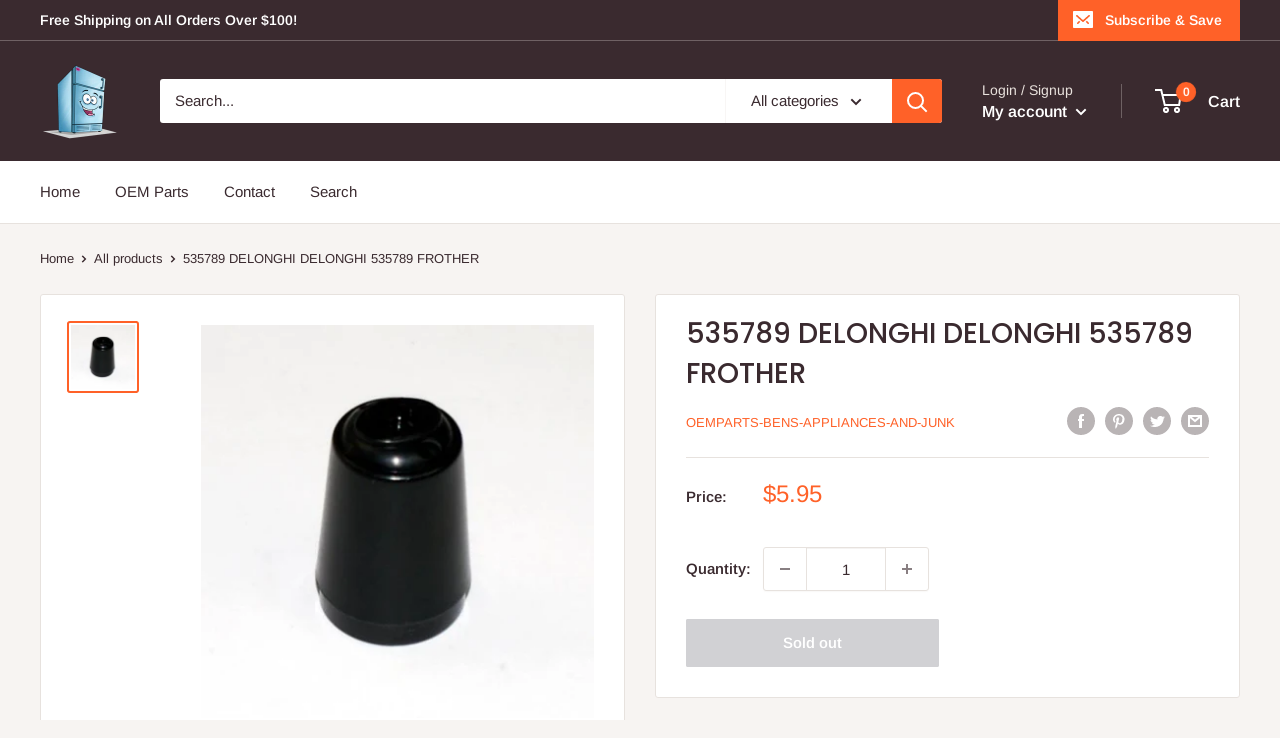

--- FILE ---
content_type: text/css
request_url: https://oemparts.bens-appliances.com/cdn/shop/t/6/assets/ck-custom.css?v=128186721307898129931682617608
body_size: 283
content:
.order-status-popup{position:absolute;width:100%;background:#00000036;padding:20px;clip-path:circle(0% at 50% 50%);transition:.5s;top:0;right:0;bottom:0;left:0}.order-status-popup .close-icon{position:absolute;z-index:999;width:17px;height:17px;padding:2px;right:10px;top:2px;cursor:pointer}.order-status-popup.active{clip-path:circle(70.7% at 50% 50%)}.order-status-popup .card{margin:auto;width:70%;max-height:500px;overflow:auto;max-width:600px;padding:4vh 0;box-shadow:0 6px 20px #00000030;border-top:3px solid rgb(252,103,49);border-bottom:3px solid rgb(252,103,49);border-left:none;border-right:none;position:relative;display:-ms-flexbox;display:flex;-ms-flex-direction:column;flex-direction:column;min-width:0;word-wrap:break-word;background-color:#fff;background-clip:border-box;border-radius:.25rem}@media (max-width:768px){.order-status-popup .card{width:90%}}.order-status-popup .title{color:#fc6731;font-weight:600;margin-bottom:2vh;padding:0 8%;font-size:initial}.order-status-popup #details{font-weight:400}.order-status-popup .info{padding:5% 8%}.order-status-popup .info .col-5{padding:0}.order-status-popup #heading{color:gray;line-height:6vh}.order-status-popup .pricing{background-color:#ddd3;padding:2vh 8%;font-weight:400;line-height:2.5}.order-status-popup .pricing .col-3{padding:0}.order-status-popup .total{padding:2vh 8%;color:#fc6731;font-weight:700}.order-status-popup .total .col-3{padding:0}.order-status-popup .footer{padding:0 8%;font-size:x-small;color:#000}.order-status-popup .footer img{height:5vh;opacity:.2}.order-status-popup .footer a{color:#fc6731;font-size:15px}.order-status-popup .footer .col-10,.col-2{display:flex;padding:3vh 0 0;align-items:center}.order-status-popup .footer .row{margin:0}.order-status-popup #progressbar{margin-bottom:3vh;overflow:hidden;color:#fc6731;padding-left:0;margin-top:3vh}.order-status-popup #progressbar li{list-style-type:none;font-size:x-small;width:25%;float:left;position:relative;font-weight:400;color:#a09f9f}.order-status-popup #progressbar #step1:before{content:"";color:#fc6731;width:5px;height:5px;margin-left:0!important}.order-status-popup #progressbar #step2:before{content:"";color:#fff;width:5px;height:5px;margin-left:32%}.order-status-popup #progressbar #step3:before{content:"";color:#fff;width:5px;height:5px;margin-right:32%}.order-status-popup #progressbar #step4:before{content:"";color:#fff;width:5px;height:5px;margin-right:0!important}.order-status-popup #progressbar li:before{line-height:29px;display:block;font-size:12px;background:#ddd;border-radius:50%;margin:auto;z-index:-1;margin-bottom:1vh}.order-status-popup #progressbar li:after{content:"";height:2px;background:#ddd;position:absolute;left:0%;right:0%;margin-bottom:2vh;top:1px;z-index:1}.order-status-popup .progress-track{padding:0 8%}.order-status-popup #progressbar li:nth-child(2):after{margin-right:auto}.order-status-popup #progressbar li:nth-child(1):after{margin:auto}.order-status-popup #progressbar li:nth-child(3):after{float:left;width:68%}.order-status-popup #progressbar li:nth-child(4):after{margin-left:auto;width:132%}.order-status-popup #progressbar li.active{color:#000}.order-status-popup #progressbar li.active:before,.order-status-popup #progressbar li.active:after{background:#fc6731}.order-status-popup .row{display:-ms-flexbox;display:flex;-ms-flex-wrap:wrap;flex-wrap:wrap;margin-right:-15px;margin-left:-15px}.order-status-popup .col{position:relative;width:100%;padding-right:15px;padding-left:15px}.order-status-popup .col-7{flex:0 0 58.333333%;max-width:58.333333%}.order-status-popup .col-5{flex:0 0 41.666667%;max-width:41.666667%}.order-status-popup .col-9{flex:0 0 75%;max-width:75%}.order-status-popup .col-3{flex:0 0 25%;max-width:25%}.order-status-popup .col-2{flex:0 0 16.666667%;max-width:16.666667%}.order-status-popup .col-10{flex:0 0 83.333333%;max-width:83.333333%}.order-status-popup .trackingNumber,.order-status-popup .footerTitle{font-size:17px}
/*# sourceMappingURL=/cdn/shop/t/6/assets/ck-custom.css.map?v=128186721307898129931682617608 */


--- FILE ---
content_type: text/javascript
request_url: https://oemparts.bens-appliances.com/cdn/shop/t/6/assets/cancelOrder.js?v=77185026009051321371682617608
body_size: -235
content:
jQuery(document).ready(function(){jQuery(".quantity-breaks-now-wrapper").hide(),jQuery(document).on("click",".shopify_custom_cancel_order",function(e){e.preventDefault();const data={orderId:$(this).data("order-id"),reason:"Customer requested cancellation"},button=$(this);$.ajax({url:"https://soodletech.com/test-bean/customer-cancel-order",type:"POST",data,beforeSend:function(res){var loader=button.parent("td").find(".loader");loader.css("display","flex")},complete:function(res){var loader=button.parent("td").find(".loader");loader.css("display","none")},success:function(response){var res=JSON.parse(response);res.code==="success"?(alert(res.msg),button.parent("td").html(' <a class="link link--accented" href="javascript:void(0)" data-order-id="{{ order.id }}">Order Cancelled</a>'),button.text("Order Cancelled")):alert(res.msg)}})})});
//# sourceMappingURL=/cdn/shop/t/6/assets/cancelOrder.js.map?v=77185026009051321371682617608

·····

Exercise objective
The answer must consist of each line from the data that includes the string "appliances".

Response to this task
request_url: https://oemparts.bens-appliances.com/cdn/shop/t/6/assets/ck-custom.css?v=128186721307898129931682617608
request_url: https://oemparts.bens-appliances.com/cdn/shop/t/6/assets/cancelOrder.js?v=77185026009051321371682617608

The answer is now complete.